A new study suggests there may be some special health benefits hidden in cannabis plants that could help to block COVID-19 from entering the body.
Scientists from Oregon State University and Oregon Health & Sciences University published a new peer-review study that examined three cannabis compounds that are found in THC and CBD: cannabigerolic acid, which scientists dubbed CBG-A; tetrahydrocannabinolic acid, known as THC-A; and cannabidiolic acid, or CBD-A.
After extracting them from the plant, the biological compounds were then incubated with the spike protein from COVID-19 (SARS-COV-2 virus) and were injected into human epithelial cells after 24 hours. Scientists discovered that the virus’s cells had been miraculously treated by the CBDA and CBGA compounds. The cells had no trace of the COVID-19 essentially blocking high concentrations of the virus from entering.

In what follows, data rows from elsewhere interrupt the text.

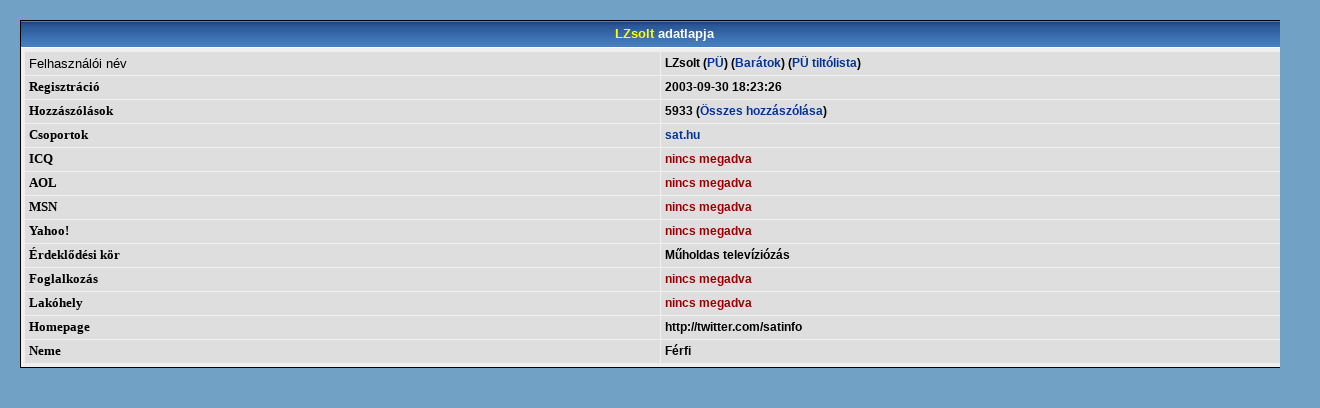

--- FILE ---
content_type: text/html
request_url: https://www.netboard.hu/profilev.php?user=6772
body_size: 1065
content:
<HTML>
<HEAD>
<meta http-equiv="Content-Type" content="text/html; charset=iso-8859-2">
<TITLE>netboard.hu fórum</TITLE>

<link rel="stylesheet" href="/u/1/1.css" type="text/css">


<meta http-equiv="expires" content="-1">
<meta http-equiv="Pragma" content="no-cache">
<meta http-equiv="Cache-Control" content="no-cache">
</HEAD>


<BODY leftmargin="0" topmargin="0" marginwidth="0" marginheight="0">


<div style='padding:20px; width:100%'>





<div align=center style="border-color:black; border:1px solid;">

<table cellpadding=3 cellspacing=0 width=100% border=0>
<tr>
       <td class=listahead2 style="border-color:black; border-bottom:1px  solid;" align=center colspan=2>&nbsp;&nbsp;<font color=yellow>LZsolt</font> adatlapja</td>
</tr>


<tr><td bgcolor=#efefef>





<table cellpadding=4 cellspacing=1 width=100% border=0>
<TR bgColor=#dedede>
<TD width="50%" nowrap><font size=2>Felhasználói név</TD><TD width="50%" bgColor=#dedede><span class="bszoveg">LZsolt (<a href="/replypmsg.php?tousername=LZsolt">PÜ</a>) (<a href="/buddylist.php?id=6772">Barátok</a>)&nbsp;(<a href="/blacklist.php?id=6772">PÜ tiltólista</a>)</span></TD>
</TR>
							
<TR bgColor=#dedede>
<TD width="50%" nowrap><span class="b2">Regisztráció</span></TD><TD width="50%" bgColor=#dedede><span class="bszoveg">2003-09-30 18:23:26</span></TD>
</TR>
							
<TR bgColor=#dedede>
<TD width="50%" nowrap><span class="b2">Hozzászólások</span></TD><TD width="50%" bgColor=#dedede><span class="bszoveg">5933 (<a href=/searchuser_full.php?id=6772 target=_blank>Összes hozzászólása</a>)</span></TD>
</TR>
							



<TR bgColor=#dedede>
<TD width="50%" nowrap><span class="b2">Csoportok</span></TD><TD width="50%" bgColor=#dedede><span class="bszoveg"><a href=/groups.php?a=s&id=18>sat.hu</a></span>
</TD></TR>


<!--
<tr><td colspan=2 height=23 bgcolor=#efefef align=center valign="middle">&nbsp;&nbsp;<span class="bszoveg">Kapcsolat</span> </td>  </tr>

-->

<TR bgColor=#dedede>
<TD width="50%" nowrap><span class="b2">ICQ</span></TD><TD width="50%" bgColor=#dedede class="bszoveg"><font color=#990000>nincs megadva</font></TD>
</TR>

<TR bgColor=#dedede>
<TD width="50%" nowrap><span class="b2">AOL</span></TD><TD width="50%" bgColor=#dedede class="bszoveg"><font color=#990000>nincs megadva</font></span></TD>
</TR>

<TR bgColor=#dedede>
<TD width="50%" nowrap><span class="b2">MSN</span></TD><TD width="50%" class="bszoveg" bgColor=#dedede><font color=#990000>nincs megadva</font></TD>
</TR>

<TR bgColor=#dedede>
<TD width="50%" nowrap><span class="b2">Yahoo!</span></TD><TD width="50%" class="bszoveg" bgColor=#dedede><font color=#990000>nincs megadva</font></TD>
</TR>


<!--
<tr><td colspan=2 height=23 class=listahead2 valign="middle">&nbsp;&nbsp;<span class="t_hatter">Felhasználóról</span> </td>  </tr>  
-->
<TR bgColor=#dedede>
<TD width="50%" nowrap><span class="b2">Érdeklődési kör</span></TD><TD width="50%" class="bszoveg" bgColor=#dedede>Műholdas televíziózás</TD>
</TR>


<TR bgColor=#dedede>
<TD width="50%" nowrap><span class="b2">Foglalkozás</span></TD><TD width="50%" class="bszoveg" bgColor=#dedede><font color=#990000>nincs megadva</font></TD>
</TR>

<TR bgColor=#dedede>
<TD width="50%" nowrap><span class="b2">Lakóhely</span></TD><TD width="50%" class="bszoveg" bgColor=#dedede><font color=#990000>nincs megadva</font></TD>
</TR>

<TR bgColor=#dedede>
<TD width="50%" nowrap><span class="b2">Homepage</span></TD><TD width="50%" class="bszoveg" bgColor=#dedede>http://twitter.com/satinfo</TD>
</TR>

<TR bgColor=#dedede>
<TD width="50%" nowrap><span class="b2">Neme</span></TD><TD class="bszoveg" width="50%">Férfi</TD>
</TR>
</table>

</td></tr>



</table>

</div>

<script defer src="https://static.cloudflareinsights.com/beacon.min.js/vcd15cbe7772f49c399c6a5babf22c1241717689176015" integrity="sha512-ZpsOmlRQV6y907TI0dKBHq9Md29nnaEIPlkf84rnaERnq6zvWvPUqr2ft8M1aS28oN72PdrCzSjY4U6VaAw1EQ==" data-cf-beacon='{"version":"2024.11.0","token":"6abe8960369945db814e65ac4bfe7484","r":1,"server_timing":{"name":{"cfCacheStatus":true,"cfEdge":true,"cfExtPri":true,"cfL4":true,"cfOrigin":true,"cfSpeedBrain":true},"location_startswith":null}}' crossorigin="anonymous"></script>
</body>
</html>


A technique called “affinity-selection mass spectrometry” was used to assess how the compounds interacted with the spike protein of COVID-19. The same effect occurred when scientists conducted the experiment on alpha and beta strains of the variants found in the U.K. and South Africa.
Researchers said that the evidence could provide a strong case for the compounds to be used to create another preventive measure for protecting against stronger variants of the virus in the future.
“With widespread use of cannabinoids, resistant variants could still arise, but the combination of vaccination and CBDA/CBGA treatment should create a more challenging environment with which SARS-CoV-2 must contend, reducing the likelihood of escape,” officials behind the study explained, according to the Journal of Natural Products.
CBDA and CBGA’s are definitely promising, but researchers said the compounds would most likely have to be consumed in the form of a pill or liquid in order for people to truly experience their benefits, and that’s only if the Biden Administration authorizes the use of cannabis for researchers to begin experimenting with other ways of fighting off the disease.